Professionally Seeking Justice: Activism as a Career

Photo by Erin Furman

Photo by Erin Furman

By Erin Furman

An activist can perform many roles. It is the doctor volunteering at a free clinic in an impoverished neighborhood on the weekend; the lawyer working pro-bono to bring down a major corporation for polluting the water in a small town. It is the working mother participating in walks to raise money for breast cancer research; the group of students organizing a “Relay for Life” at their high school.

A common thread among these individuals is that they perform the work for free. Through volunteering, they are able to contribute to the cause of their choice.

For those seeking to develop a career out of activism, finding a job is not as difficult as it may seem. Outside of law and medicine, fields which require very specific degrees and seven or more years of schooling, possible areas students may enter are social work, government and international positions, environmental, and community organizing.

Adrienne Esposito, the Executive Director of the Citizen’s Campaign for the Environment, says of the life of an activist, “It’s a choice.” It may not always be glamorous, but your role is to ultimately protect the public and hold the government accountable for its actions.

Esposito co-founded the CCE in 1985, and since, it has grown to six offices located throughout New York and Connecticut. Its focus is on the environment and public health as it relates to environmental issues. According to Esposito, the CCE has tackled issues such as energy planning, water protection, recycling and air quality, among others.

After graduating college, Esposito joined the world of non-profit work via canvassing. As a canvasser, she traveled door-to-door to try to educate the public about environmental issues. Canvassing and interning are the two most common ways through which most people begin their careers in activism.

According to Esposito, the role of a canvasser is to distribute information, petition, fund-raise, and get the public involved in an issue. Working in full-time, paid positions, canvassers are able to work on campaigns directly with the people. They can also create a network of contacts with professionals in the fields with which they are interested. This can lead to other job opportunities.

Students who wish to pursue activism as a career need to be focused, determined and willing to learn. “The amount I learned working here in my first year [with the CCE] was twice as much as I learned in my four years of college,” said Esposito. At the same time, it is important to note that financially, activism is not a well-endowed field. “If you want to make a lot of money and live a cushy lifestyle, this is not for you,” said Esposito. It is hard work that involves long hours and a meager pay, but for those who are passionate about what they do, money is generally not a deterrent to keep them from doing what they love.

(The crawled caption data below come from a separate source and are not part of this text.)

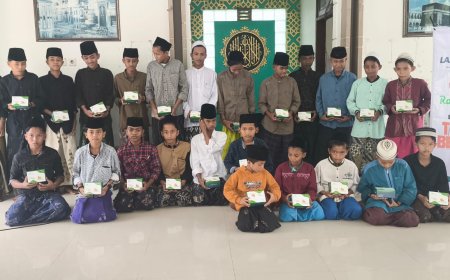 LAZ SIDOGIRI GELAR TAKJIL RAMADHAN UNTUK DHUAFA DI BURNEH BANGKALAN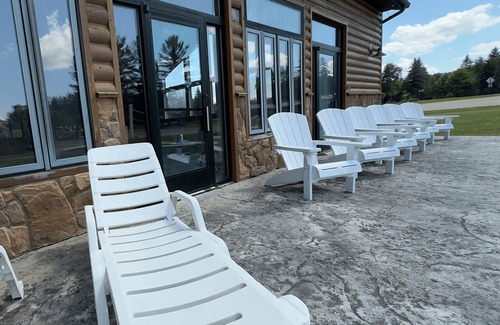 Alger Cabin | Spacious Family Ready 2BR Riverside Retreat | with Indoor Pool & Waterside Deck
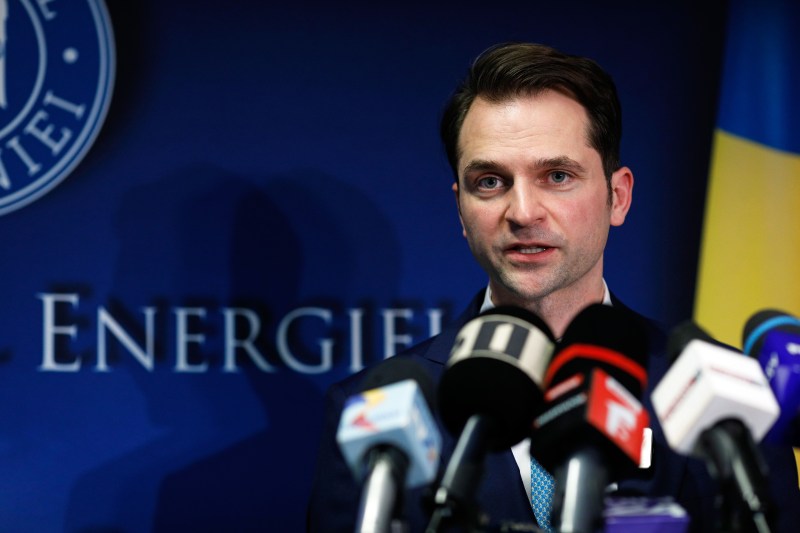 FOTO Ministrul Energiei anunță că va depune o plângere penală, acuzând amenințări din partea șefului Consiliului de Administrație al unei companii de stat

To find out about job and internship opportunities relating to activist work, the web is a good resource to check out. Most non-profit organizations have websites and are willing to work with student interns. One site to check out is Idealist.org, as it has links to tens of thousands of organizations in 165 countries, including several on Long Island. It also has an in-depth non-profit career center with hundreds of internship and job listings.

Ultimately, activism is a rewarding field, as it gives people the opportunity to fight for what they believe in. Just remember: “This is not a cakewalk,” says Esposito. “You have to work hard and love what you do.”